3.2. How We Store and Protect Your Data
- Stateless Edge Infrastructure (US Storage): Our website infrastructure is hosted on Google Cloud Platform (GCP). The edge servers act as a stateless proxy; they securely transmit your form submissions directly to our CRM and instantly purge the memory. Routine edge hosting logs are stored strictly within the United States.
- CRM Storage (Global Distribution): Your submitted business contact data securely rests within our Customer Relationship Management (CRM) provider, HubSpot. HubSpot operates globally distributed databases, meaning your business contact data may be processed outside of your home jurisdiction.
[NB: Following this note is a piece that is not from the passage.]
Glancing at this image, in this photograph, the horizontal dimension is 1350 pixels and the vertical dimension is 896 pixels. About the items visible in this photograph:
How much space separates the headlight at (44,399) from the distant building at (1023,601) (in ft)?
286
- Organizational Safeguards: Epikerdis LLC enforces strict internal data governance. Access to the HubSpot CRM containing your lead data is restricted to authorized personnel only, and Multi-Factor Authentication (MFA) is strictly enforced company-wide. Furthermore, we mandate that our core infrastructure vendors (Google Cloud and HubSpot) maintain active SOC 2 compliance.
3.3. Your Data Rights and Closed-Loop Verification
A. Exercising Your Rights Depending on your jurisdiction (such as under the CCPA/CPRA or GDPR), you have the right to request access to, correction of, or deletion of the personal information we hold about you. To exercise these rights, you must email your request to privacy@epikerdis.ai.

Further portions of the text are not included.